Poverty is a great enemy to human happiness
“Resolve not to be poor: whatever you have, spend less. Poverty is a great enemy to human happiness; it certainly destroys liberty, and it makes some virtues impracticable, and others extremely difficult.” Samuel Johnson.
Women, who share the same social class, can have different outcomes based on what they deem to be important. An example of this can be seen in O. Henry’s character Della from The Gift of the Magi and Guy and De Maupassant’s Mathilde from The Necklace. Both characters live in poverty and their social class affects their self- perception, understanding of their environment, and how they treat others.
First, let’s look at how Della and Mathilde attain the things they do not possess. Both women want to be able to afford the basic and if possible the best things of life. Mathilde from The Necklace is depicted as a woman with expensive taste. When invited to a ball she feels ashamed that she doesn’t have anything nice to wear. She gets mad at her husband since it’s his fault she has no clothes or accessories to wear, Monsieur Loisel is upset by her reaction, yet out of kindness asks how much a satisfactory dress would cost. Monsieur Loisel is quite shocked at the amount of money she wants but agrees to give her the money. The day of the party arrives and Mathilde Loisel is not acting herself she tells her husband the reason for her behavior is the absence of jewelry is overwhelming for her. Monsieur Loisel suggests that she wear flowers, but she refuses. He recommends she visit Madame Forestier and borrow something. Madame Forestier agrees to lend Mathilde a piece of jewelry, and Mathilde selects a diamond necklace. Mathilde Loisel is filled with joy and appreciativeness towards Madame Forestier’s generosity.

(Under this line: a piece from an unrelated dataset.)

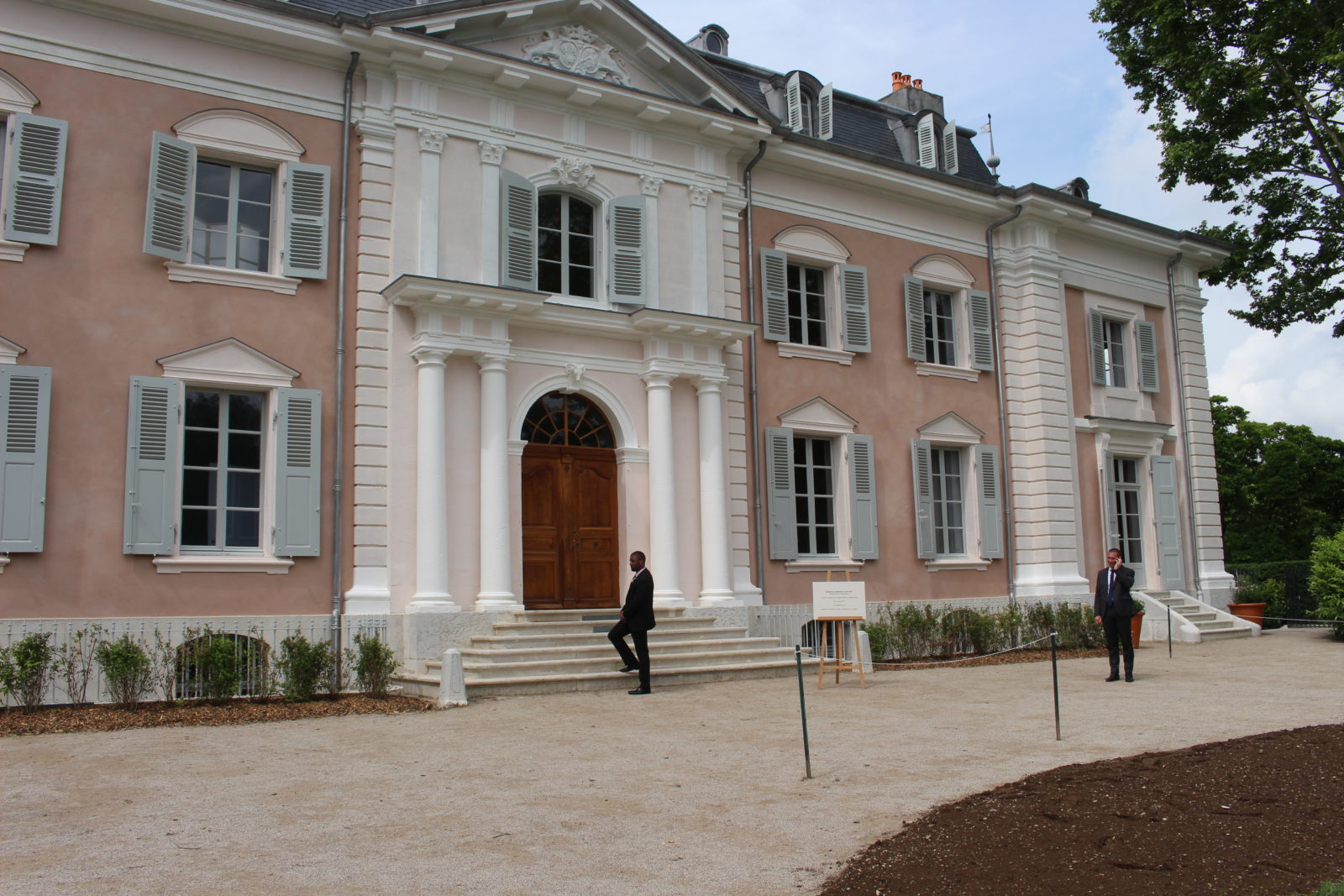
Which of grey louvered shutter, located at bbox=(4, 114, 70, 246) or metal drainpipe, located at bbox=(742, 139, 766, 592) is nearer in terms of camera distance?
grey louvered shutter, located at bbox=(4, 114, 70, 246)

So here we see Matilde compensate by borrowing her friend’s necklace and manipulating her husband into buying her in outfit. At the time of the event, she was able to get the attention of others she wanted. She appeared like a woman of class and importance, but as the night ends she loses the necklace in which she is unable to replace. In contrast, Della from The Gift of Magi is burden by the fact that she is unable to give a Christmas gift to her husband. Selfishly, she cuts her hair and sells it in so that she will be able to afford a gift for her husband. Similarly, both women are limited by their impoverish state, like people within their class they can only sell valued possession or beg.

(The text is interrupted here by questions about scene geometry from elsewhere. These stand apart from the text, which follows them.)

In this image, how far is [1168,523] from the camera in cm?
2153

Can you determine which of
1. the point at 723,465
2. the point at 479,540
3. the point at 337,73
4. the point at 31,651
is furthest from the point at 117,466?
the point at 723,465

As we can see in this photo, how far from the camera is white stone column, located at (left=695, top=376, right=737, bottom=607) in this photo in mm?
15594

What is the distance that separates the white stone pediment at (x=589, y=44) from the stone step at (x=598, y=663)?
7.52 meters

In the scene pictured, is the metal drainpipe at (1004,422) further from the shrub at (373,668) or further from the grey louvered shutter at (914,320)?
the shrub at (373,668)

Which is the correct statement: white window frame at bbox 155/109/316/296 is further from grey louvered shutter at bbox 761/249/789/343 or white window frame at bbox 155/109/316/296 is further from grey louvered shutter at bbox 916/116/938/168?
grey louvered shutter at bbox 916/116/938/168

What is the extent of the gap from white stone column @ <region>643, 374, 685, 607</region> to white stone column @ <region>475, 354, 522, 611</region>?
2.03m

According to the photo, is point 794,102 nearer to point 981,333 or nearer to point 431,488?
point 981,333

Secondly, the two novels highlight how poverty makes or breaks relationships. Mathilde was being married to a low-status clerk in the Ministry of Education, who can only afford to provide her with basic shelter food and clothing. Mathilde felt that her poverty is a burden. Given that she was born within a respectable family. She regrets the outcome of her marriage, and every day and imagines a wealthier lifestyle. Similarly, Della and her husband are getting by with little to no money. Jim was once a well-paid man at his job making thirty dollars a week. However, there was a cut back in money, so as a result he was only being paid twenty dollars a week. Della too wasn’t able to contribute or save that much either. Although she was saving her pennies it was nothing in comparison to what her husband was bringing home. Similarly, both women hoped their relations to their husbands will provide a sustainable life. For Mathilde, she wanted to maintain or upgrade the life she was grown into while Della experience brief riches was content with what she had even if it wasn’t a lot.
Thirdly, poverty affected Mathilde and Della’s sense of beauty and worth. For Mathilde, at the party, she was the prettiest woman present. Every man was eager to dance with her and she danced a lot and had fun all night. At the end of the ball, Mathilde searches for Monsieur Loisel, who had been deserted. He helps put her cloak on and suggest waiting inside since outside is cold. Mathilde felt ashamed of the cheapness of her cloak and follows Monsieur Loisel outside. They walk for a while before hailing a cab. When they finally return home, Mathilde is sad that the night is over. One can imagine, Mathilde was not only embarrassed about her appearance but also of her husband. Who most likely at this event didn’t have the flashiest clothing. On the other hand, in order to keep their gift giving tradition. Della is wrestling with the selling her most prized possession, her hair. Della’s hair defined her beauty. It was extremely long and brown has been compared to running brown water and had also been said to be more beautiful than any queen’s jewels. In cutting her hair, she is waiting restlessly for Jim to come home from work. When he arrives home, Della does not know what Jim’s reaction will be she thinks to herself will he still love her? Will he like his gift she gave up her most prized possession she sold to get the gift? Will he not want to be with her anymore? Once Jim sees Della he is quite shocked at first but after he takes in the fact that she went through so much to get him that gift Jim tells Della that he will love her no matter what she does with her hair. “Nothing like a haircut could make me love you any less.”
In conclusion, Della and Mathilde are women of poor conditions and poverty challenged them in how they dealt with money and love. Both characters demonstrated that in the same conditions you can have different situations and outcomes, which is determined by one’s outlook on life. As we have seen poverty wasn’t just the having no money, for Della things would have been worse if she lost her husband’s love for her; while Mathilde her worst point was feeling unworthy and not being able to live the best life she felt she deserved.